Mayerling incident

48°02′49″N 16°05′54″E / 48.04694°N 16.09833°E / 48.04694; 16.09833

Crown Prince Rudolf and Mary Freiin von Vetsera
Imperial hunting lodge at Mayerling

The Mayerling incident is the series of events surrounding the apparent murder–suicide pact of Rudolf, Crown Prince of Austria, and his lover, baroness Mary Vetsera. They were found dead on 30 January 1889 in an imperial hunting lodge in Mayerling. Rudolf, who was married to Princess Stéphanie of Belgium, was the only son of Emperor Franz Joseph and Empress Elisabeth, and was heir apparent to the throne of Austria-Hungary.

Rudolf's mistress was the daughter of Albin von Vetsera, a diplomat at the Austrian court. Albin had been created a Freiherr (Baron) in 1870. The bodies of the 30-year-old Rudolf and the 17-year-old Mary were discovered in the Imperial hunting lodge at Mayerling in the Vienna Woods, 26.6 kilometres (16.5 mi) southwest of the capital, on the morning of 30 January 1889.[1]

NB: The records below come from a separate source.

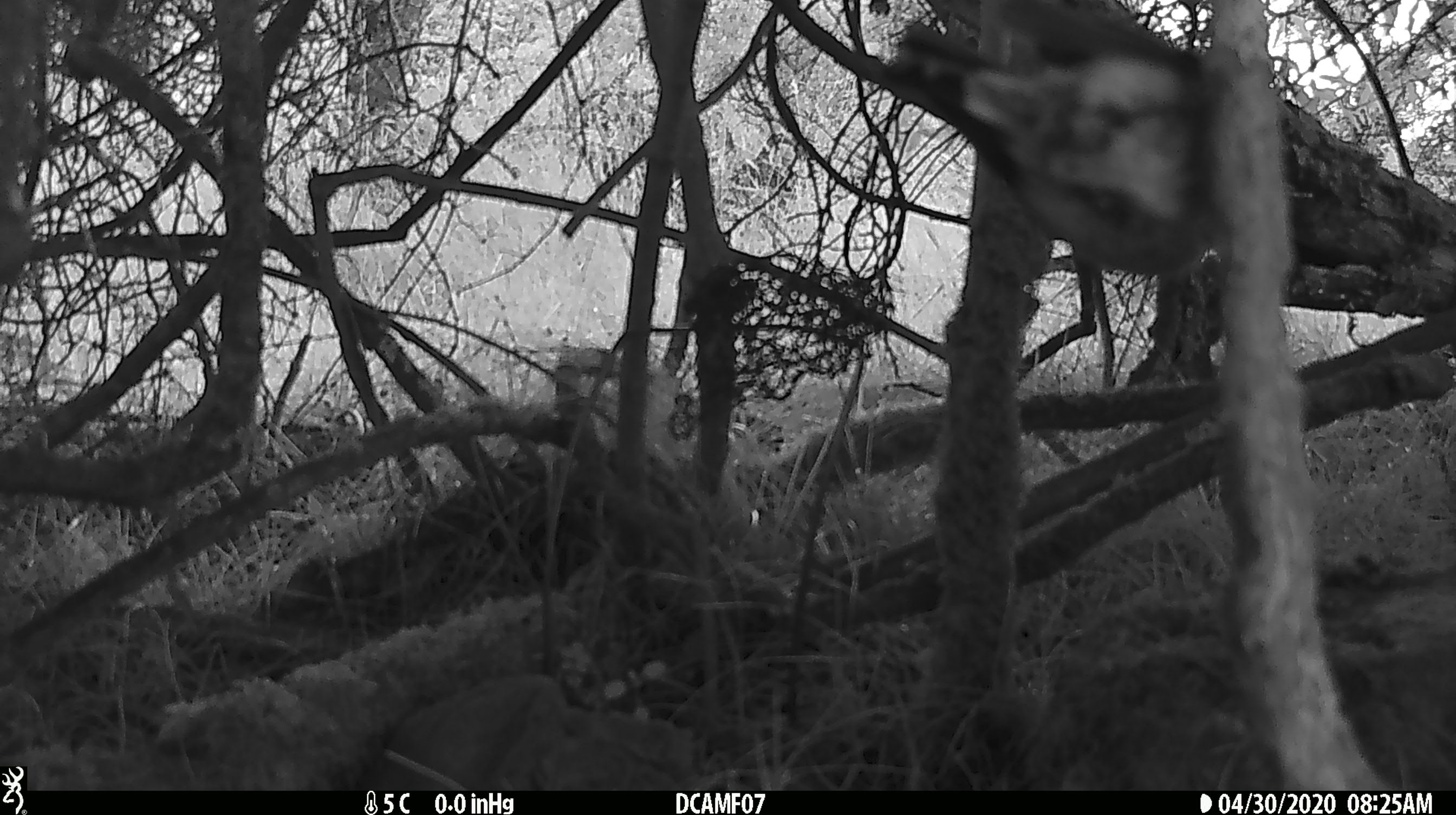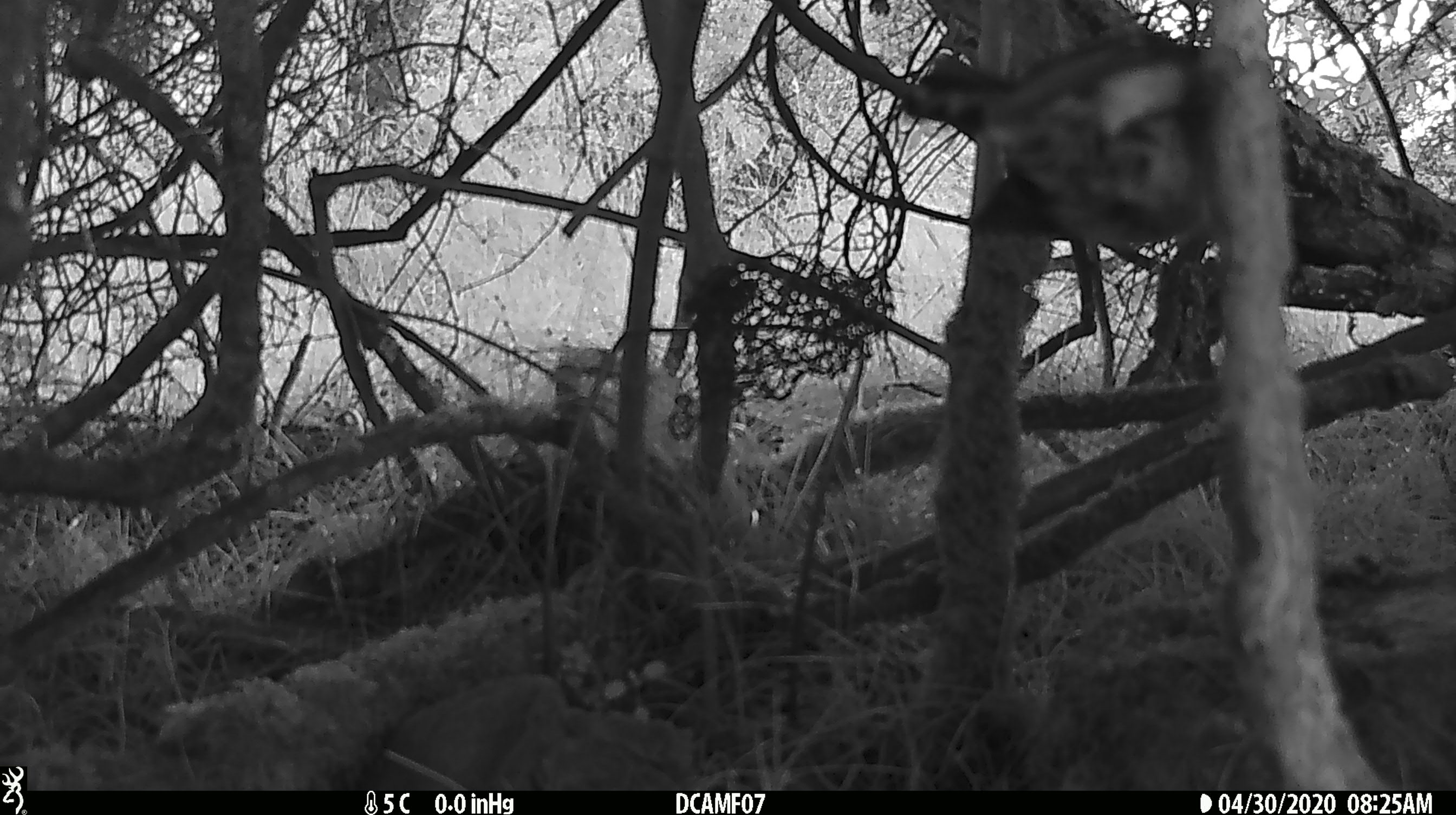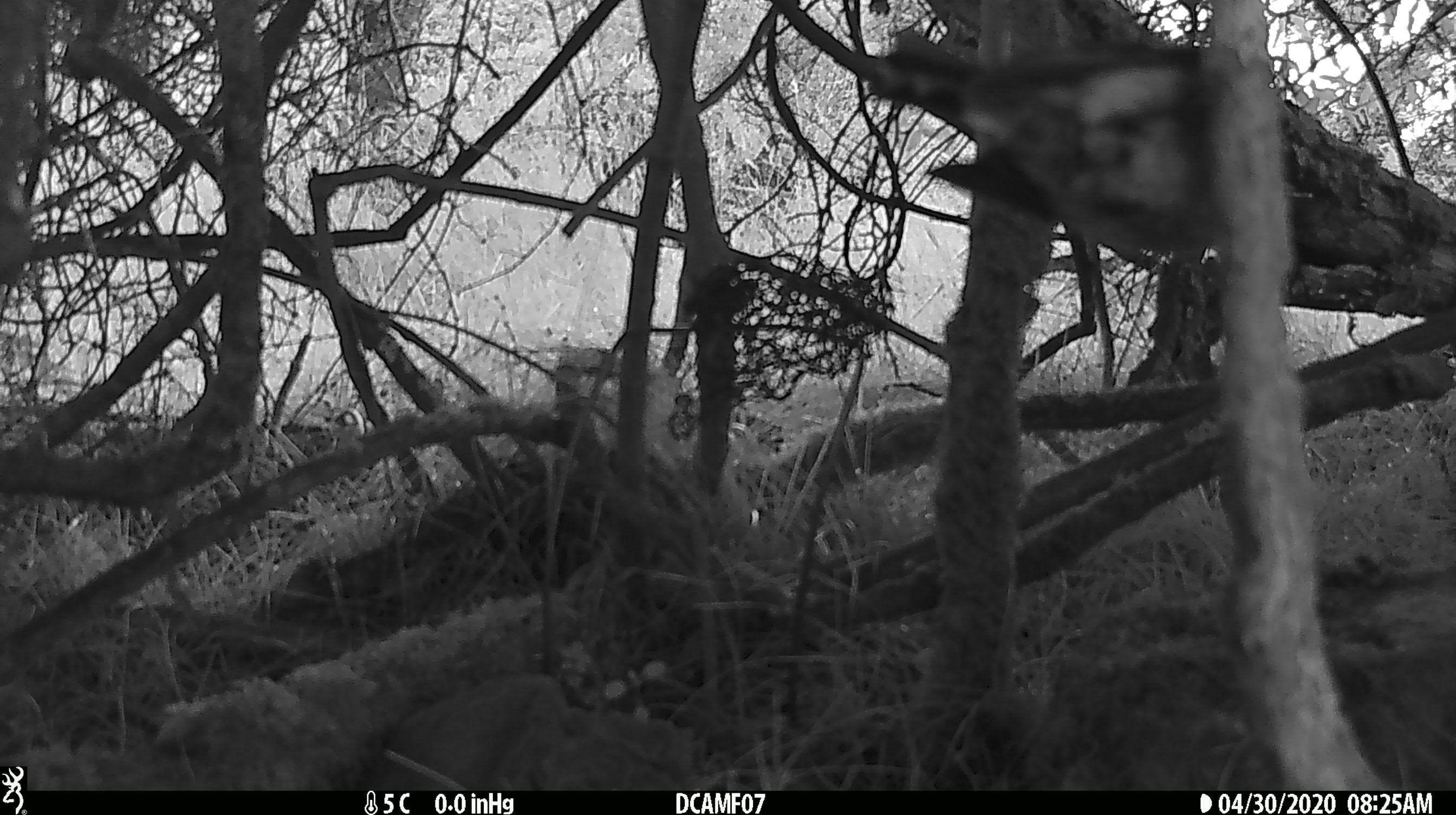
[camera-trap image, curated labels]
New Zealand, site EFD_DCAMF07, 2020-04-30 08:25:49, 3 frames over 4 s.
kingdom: Animalia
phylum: Chordata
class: Aves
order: Passeriformes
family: Turdidae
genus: Turdus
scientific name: Turdus philomelos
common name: song thrush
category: thrush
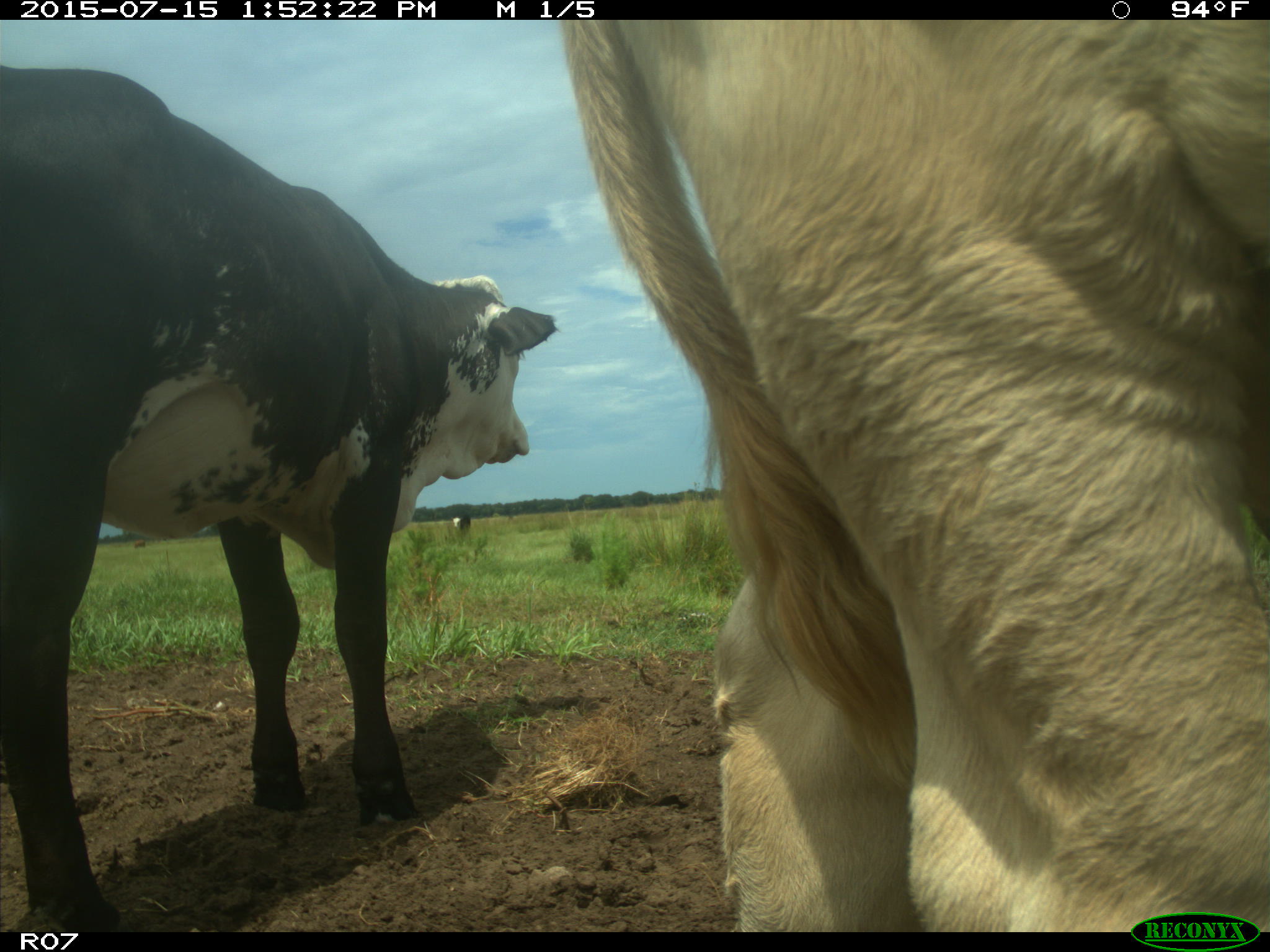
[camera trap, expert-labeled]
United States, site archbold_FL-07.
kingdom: Animalia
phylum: Chordata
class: Mammalia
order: Artiodactyla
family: Bovidae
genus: Bos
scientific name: Bos taurus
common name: domestic cow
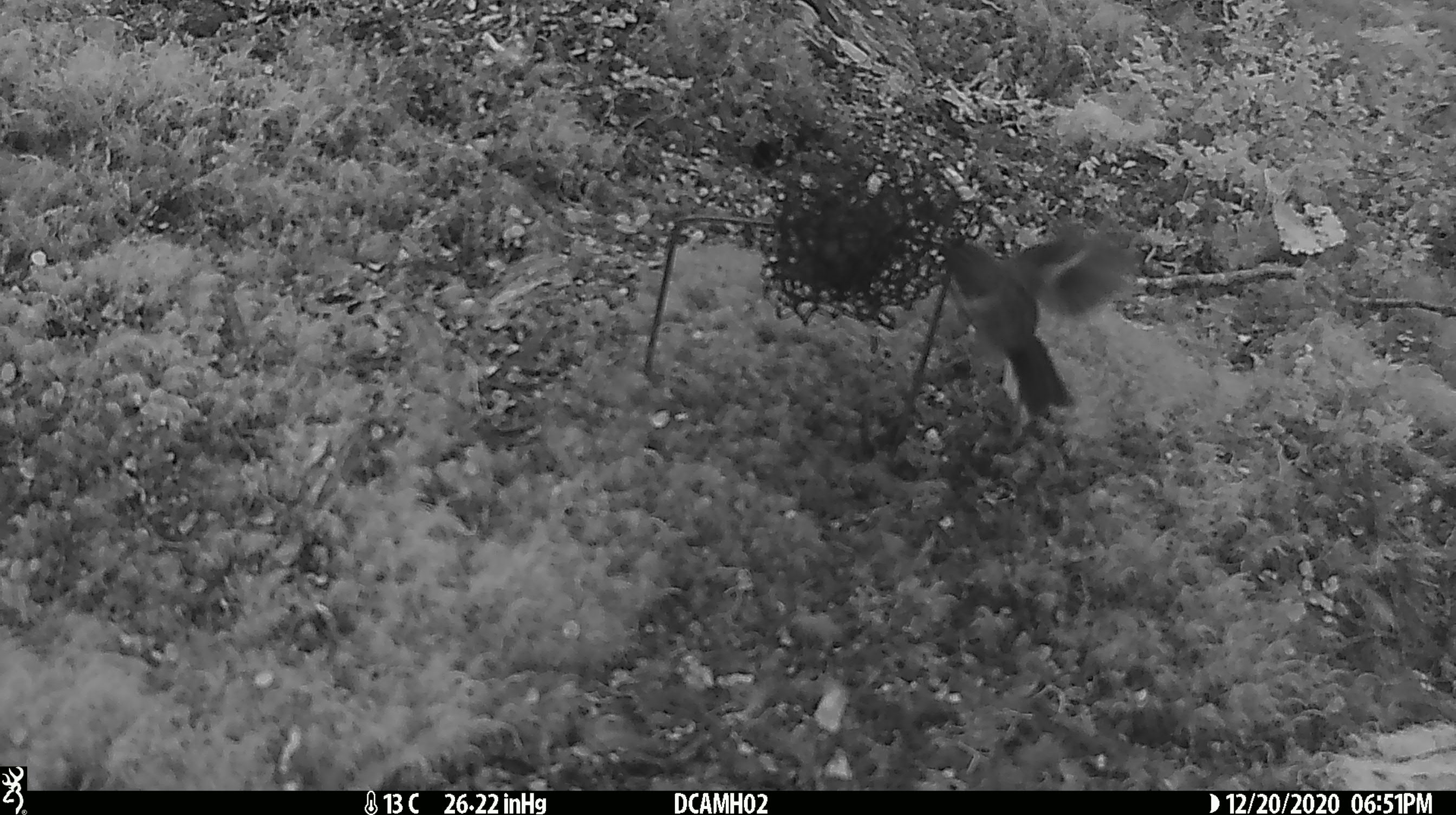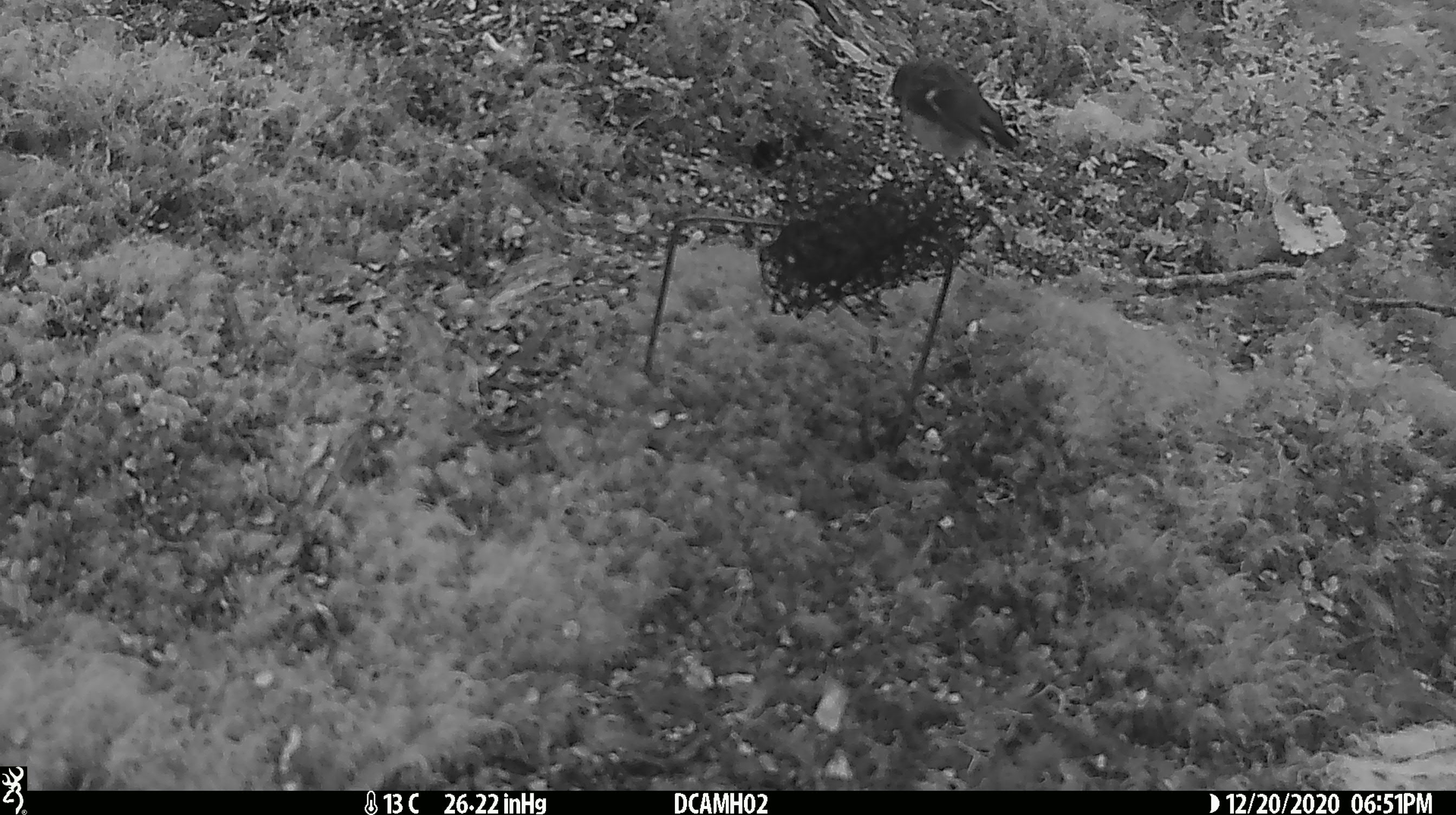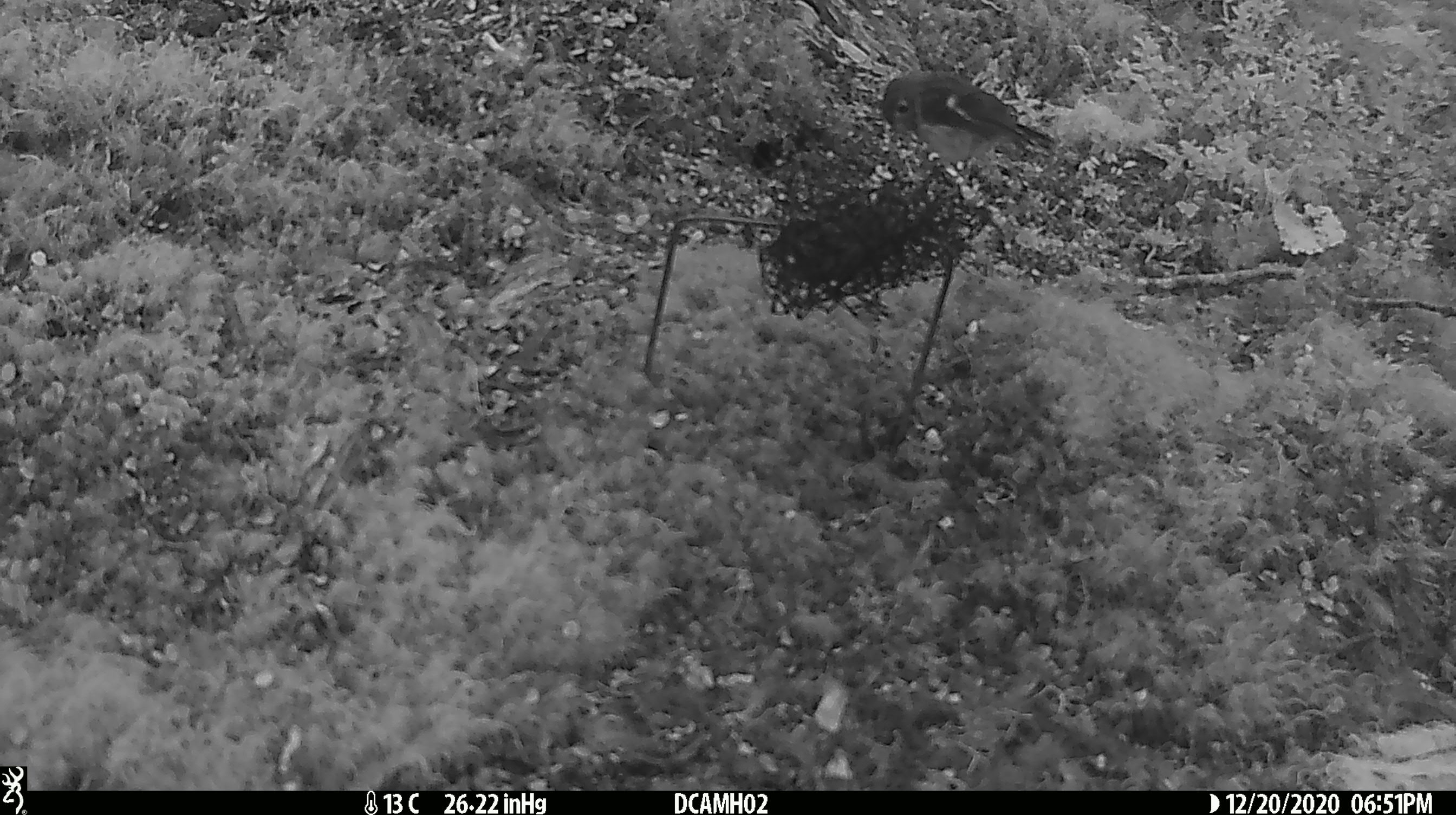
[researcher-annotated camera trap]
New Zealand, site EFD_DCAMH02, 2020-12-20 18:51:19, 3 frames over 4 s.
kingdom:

The death of the Crown Prince interrupted the security inherent in the direct line of Habsburg dynastic succession. As Rudolf had no son, the succession passed to Franz Joseph's brother, Archduke Karl Ludwig, and his eldest son, Archduke Franz Ferdinand.[1]

This destabilisation endangered the growing reconciliation between the Austrian and Hungarian factions of the empire. Succeeding developments led to the assassination of Archduke Franz Ferdinand and his wife Sophie by Gavrilo Princip, a Yugoslav nationalist and ethnic Serb, at Sarajevo in June 1914, and the July Crisis that led to the start of the First World War.[2]

  1. ^ a b Palmer, A. Twilight of the Habsburgs: The Life and Times of Emperor Francis Joseph. Atlantic Monthly Press. pp. 246–253
  2. ^ Spitznagel, Mark (2013). The Dao of Capital: Austrian Investing in a Distorted World. John Wiley & Sons. p. 95. ISBN 9781118416679.